海がモチーフと聞くだけで、無条件に反射してしまう。そんなカラダになっちまってるんだ。やっと春が来たってのに、もう夏が待ちきれなくてウズウズしてるから、せめて服だけでも、俺たちを楽しませてくれないか!
「ジル・サンダー」のジャケット&スカーフ
どこに海を感じるのか、という問いに関しては、英国海軍に由来するセーラースタイル、という答えでカタがつく。実際、今季コレクションは制服にインスパイアされたものが多く、まさにその文脈どおり。それでは、セーラー服を我々がおいそれと着れるか、もしくは、着たいか、となると話は別になる。

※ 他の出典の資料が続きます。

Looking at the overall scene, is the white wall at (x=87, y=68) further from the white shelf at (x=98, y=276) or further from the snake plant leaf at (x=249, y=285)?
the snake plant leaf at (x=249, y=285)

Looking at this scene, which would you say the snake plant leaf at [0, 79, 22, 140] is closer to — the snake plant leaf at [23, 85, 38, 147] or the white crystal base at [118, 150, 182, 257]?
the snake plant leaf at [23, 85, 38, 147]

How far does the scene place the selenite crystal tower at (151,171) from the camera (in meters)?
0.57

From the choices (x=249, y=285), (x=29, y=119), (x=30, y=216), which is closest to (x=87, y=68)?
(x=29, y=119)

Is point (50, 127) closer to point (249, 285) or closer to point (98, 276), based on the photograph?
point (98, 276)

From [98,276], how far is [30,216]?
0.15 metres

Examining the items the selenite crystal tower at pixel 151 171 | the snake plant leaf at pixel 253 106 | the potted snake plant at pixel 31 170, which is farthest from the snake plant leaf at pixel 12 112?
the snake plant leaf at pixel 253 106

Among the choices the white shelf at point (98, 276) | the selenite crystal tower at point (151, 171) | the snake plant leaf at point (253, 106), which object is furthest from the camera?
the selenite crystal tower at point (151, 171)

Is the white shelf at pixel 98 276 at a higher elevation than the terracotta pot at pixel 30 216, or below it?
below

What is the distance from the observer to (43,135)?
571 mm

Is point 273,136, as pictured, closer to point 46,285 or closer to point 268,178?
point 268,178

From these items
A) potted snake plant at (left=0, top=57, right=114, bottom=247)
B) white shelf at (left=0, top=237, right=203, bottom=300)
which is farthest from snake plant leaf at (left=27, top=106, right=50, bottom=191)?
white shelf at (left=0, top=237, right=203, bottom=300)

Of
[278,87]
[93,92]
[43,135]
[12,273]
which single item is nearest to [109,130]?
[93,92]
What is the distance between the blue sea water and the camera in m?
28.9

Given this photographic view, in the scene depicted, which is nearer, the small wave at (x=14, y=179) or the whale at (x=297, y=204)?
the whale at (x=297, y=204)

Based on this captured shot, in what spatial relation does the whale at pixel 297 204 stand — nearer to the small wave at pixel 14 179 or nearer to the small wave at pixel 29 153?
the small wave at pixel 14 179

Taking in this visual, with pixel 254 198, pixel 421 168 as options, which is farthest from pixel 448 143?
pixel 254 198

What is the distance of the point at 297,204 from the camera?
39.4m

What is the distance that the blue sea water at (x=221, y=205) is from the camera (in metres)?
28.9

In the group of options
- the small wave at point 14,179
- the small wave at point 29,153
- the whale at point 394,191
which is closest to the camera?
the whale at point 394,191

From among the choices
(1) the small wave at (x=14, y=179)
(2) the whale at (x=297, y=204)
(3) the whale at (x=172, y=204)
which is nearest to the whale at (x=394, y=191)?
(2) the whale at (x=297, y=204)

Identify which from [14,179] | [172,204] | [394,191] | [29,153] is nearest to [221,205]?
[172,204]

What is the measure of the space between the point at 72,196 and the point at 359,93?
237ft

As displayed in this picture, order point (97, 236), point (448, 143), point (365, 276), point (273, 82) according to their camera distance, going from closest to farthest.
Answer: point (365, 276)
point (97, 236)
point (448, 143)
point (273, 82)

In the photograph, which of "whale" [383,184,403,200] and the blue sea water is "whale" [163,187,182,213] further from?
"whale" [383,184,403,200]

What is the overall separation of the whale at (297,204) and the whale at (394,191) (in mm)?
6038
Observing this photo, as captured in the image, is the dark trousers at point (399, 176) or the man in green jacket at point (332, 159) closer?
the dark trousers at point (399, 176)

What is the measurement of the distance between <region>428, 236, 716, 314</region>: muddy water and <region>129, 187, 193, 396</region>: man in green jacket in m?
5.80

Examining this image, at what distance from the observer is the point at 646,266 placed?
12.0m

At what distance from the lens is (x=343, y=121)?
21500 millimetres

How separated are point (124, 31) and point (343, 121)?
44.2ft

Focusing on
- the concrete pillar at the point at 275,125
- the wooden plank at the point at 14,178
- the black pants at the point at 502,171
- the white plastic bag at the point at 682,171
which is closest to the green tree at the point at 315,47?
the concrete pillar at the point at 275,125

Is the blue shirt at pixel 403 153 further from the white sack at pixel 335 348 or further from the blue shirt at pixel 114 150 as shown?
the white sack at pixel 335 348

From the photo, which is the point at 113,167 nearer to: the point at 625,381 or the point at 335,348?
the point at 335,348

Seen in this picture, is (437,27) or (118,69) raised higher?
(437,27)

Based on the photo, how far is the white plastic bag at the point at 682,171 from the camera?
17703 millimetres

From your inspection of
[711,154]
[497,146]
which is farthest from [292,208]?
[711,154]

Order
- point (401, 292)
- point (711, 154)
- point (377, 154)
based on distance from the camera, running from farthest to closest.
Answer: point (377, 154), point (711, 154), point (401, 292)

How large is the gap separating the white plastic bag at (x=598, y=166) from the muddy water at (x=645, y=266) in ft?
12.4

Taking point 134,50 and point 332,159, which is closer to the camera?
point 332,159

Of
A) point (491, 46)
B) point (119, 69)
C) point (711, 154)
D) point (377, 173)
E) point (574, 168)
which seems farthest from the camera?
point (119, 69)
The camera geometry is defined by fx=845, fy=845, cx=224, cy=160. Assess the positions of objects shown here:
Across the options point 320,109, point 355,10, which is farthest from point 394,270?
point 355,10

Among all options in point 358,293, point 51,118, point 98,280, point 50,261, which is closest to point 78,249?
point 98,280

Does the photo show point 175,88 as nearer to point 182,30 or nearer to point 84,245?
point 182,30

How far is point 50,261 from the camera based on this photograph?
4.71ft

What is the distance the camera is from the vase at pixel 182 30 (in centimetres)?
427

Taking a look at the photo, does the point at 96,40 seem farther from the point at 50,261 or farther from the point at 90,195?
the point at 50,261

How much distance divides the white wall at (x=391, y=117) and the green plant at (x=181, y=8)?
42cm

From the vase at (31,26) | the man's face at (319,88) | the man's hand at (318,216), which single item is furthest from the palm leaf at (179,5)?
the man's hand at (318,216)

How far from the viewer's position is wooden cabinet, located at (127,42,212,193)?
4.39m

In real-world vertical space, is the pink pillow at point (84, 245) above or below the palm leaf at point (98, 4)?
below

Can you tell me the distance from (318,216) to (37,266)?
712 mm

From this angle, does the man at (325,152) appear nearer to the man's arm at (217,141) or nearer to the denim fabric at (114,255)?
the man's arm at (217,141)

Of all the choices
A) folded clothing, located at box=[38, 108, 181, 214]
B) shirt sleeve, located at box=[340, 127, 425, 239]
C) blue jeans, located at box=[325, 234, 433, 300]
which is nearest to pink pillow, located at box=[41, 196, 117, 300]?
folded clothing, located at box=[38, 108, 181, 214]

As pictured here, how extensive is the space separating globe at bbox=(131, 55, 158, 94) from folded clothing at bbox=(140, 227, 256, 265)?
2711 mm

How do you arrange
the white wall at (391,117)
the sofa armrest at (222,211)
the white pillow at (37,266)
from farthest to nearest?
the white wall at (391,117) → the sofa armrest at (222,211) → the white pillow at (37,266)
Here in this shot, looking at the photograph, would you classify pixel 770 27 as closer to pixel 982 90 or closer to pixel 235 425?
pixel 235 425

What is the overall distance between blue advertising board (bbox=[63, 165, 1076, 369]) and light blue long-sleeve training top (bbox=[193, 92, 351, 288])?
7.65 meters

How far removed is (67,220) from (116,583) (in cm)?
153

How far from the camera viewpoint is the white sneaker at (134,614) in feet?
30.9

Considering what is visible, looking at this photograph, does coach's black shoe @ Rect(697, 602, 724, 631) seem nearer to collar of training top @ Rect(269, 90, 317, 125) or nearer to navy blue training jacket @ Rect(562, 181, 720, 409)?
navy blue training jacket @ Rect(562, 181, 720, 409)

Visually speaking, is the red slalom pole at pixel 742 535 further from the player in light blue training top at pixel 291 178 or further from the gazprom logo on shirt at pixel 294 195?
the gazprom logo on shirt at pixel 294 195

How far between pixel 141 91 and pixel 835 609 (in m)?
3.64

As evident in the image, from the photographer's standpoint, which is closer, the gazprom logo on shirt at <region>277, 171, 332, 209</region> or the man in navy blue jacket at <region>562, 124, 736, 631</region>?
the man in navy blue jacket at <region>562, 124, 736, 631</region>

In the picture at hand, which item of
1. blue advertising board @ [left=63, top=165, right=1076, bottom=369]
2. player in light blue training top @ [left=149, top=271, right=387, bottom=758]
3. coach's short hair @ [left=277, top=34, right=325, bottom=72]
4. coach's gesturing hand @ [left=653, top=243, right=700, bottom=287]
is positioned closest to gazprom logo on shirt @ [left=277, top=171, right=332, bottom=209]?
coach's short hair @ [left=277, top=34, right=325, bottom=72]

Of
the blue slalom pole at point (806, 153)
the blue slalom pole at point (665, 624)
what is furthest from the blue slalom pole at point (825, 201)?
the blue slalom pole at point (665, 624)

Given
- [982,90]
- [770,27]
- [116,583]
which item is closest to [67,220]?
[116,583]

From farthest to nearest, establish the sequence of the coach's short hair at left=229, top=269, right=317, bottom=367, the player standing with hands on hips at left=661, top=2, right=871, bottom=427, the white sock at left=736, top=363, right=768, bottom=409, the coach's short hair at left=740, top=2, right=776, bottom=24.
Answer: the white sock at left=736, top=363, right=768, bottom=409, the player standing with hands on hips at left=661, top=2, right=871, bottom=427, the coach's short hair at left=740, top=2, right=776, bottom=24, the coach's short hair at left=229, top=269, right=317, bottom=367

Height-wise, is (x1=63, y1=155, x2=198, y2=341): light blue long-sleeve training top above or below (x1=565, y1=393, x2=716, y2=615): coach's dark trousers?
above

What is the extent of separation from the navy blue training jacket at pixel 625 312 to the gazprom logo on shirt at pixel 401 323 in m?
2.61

ジル・サンダーのカシミヤジャケットは、そのツボを絶妙に突いてきたデザインで、一目見て「格好いい!」と快哉を叫びたくなる1着だ。楽屋話にはなるが、今回の撮影現場でも、スタッフ一同賛辞を呈したという代物。やはり、ルーク&ルーシーのメイヤー夫妻が生み出す洗練とちょっとしたストリート感が秀でている証し。そういった点でも、今のジル・サンダーは、目が離せない存在になっている。
「ナルトトランクス」のジャケット
実直なモノづくりで地位を築いた徳島県鳴門市のサーフトランクスブランドによるコーチジャケット。着込むほどに味の出るコットン布帛を採用する。サーフの行き来に軽く羽織るのが似合いそうだ。
「サーフ イズ デッド」のTシャツ
名前からしておふざけ系のサーフブランド。サーファーにはお馴染みの“あの”ワックスを若干下ネタ方向に引っ張ったバックプリント!だって、COZY AND CASUALだなんてね〜。
「バスク イン ザ サン」のスウェット
「ひなたぼっこ」を意味する名前は、ブランドの生まれた街、ゲタリーのあるフランス・バスク地方とのダブルミーニング。よく見るとスケートのデッキに帆がついた船! 海×ストリートな遊び心もカタチに。
「SSZ」のパーカ
色鮮やかなナイロン地に白のステッチが、レトロサーフな風情。メッシュの裏地には5つのポケットが付き、SSZらしいポケットワークも見逃せない。これさえあれば、バッグ要らずで済む。「こんなパーカがあったらいいな」を見事にカタチにする点はさすが。
「ジャクソン マティス」のTシャツ
ダンボールの表面を破くように剥がした跡をサーフラインに見立て、緻密に描かれたサーファー。アーティストTAOさんが作る「ダンボールサーファー」をプリントでリアルに再現。どことなくユーモラス。
「プレサント」のTシャツ
今やファッションの一部として日本にも定着した感のあるサーフスタイル。目新しさを追い求める向きには、北欧のサーフブランドというのはいかが。デンマークはコペンハーゲンを拠点とするサーファーたちが作るプレサントは、洗練感と少しのお茶目感がセンス良し。アメコミ調イラストになんだか脱力してしまう。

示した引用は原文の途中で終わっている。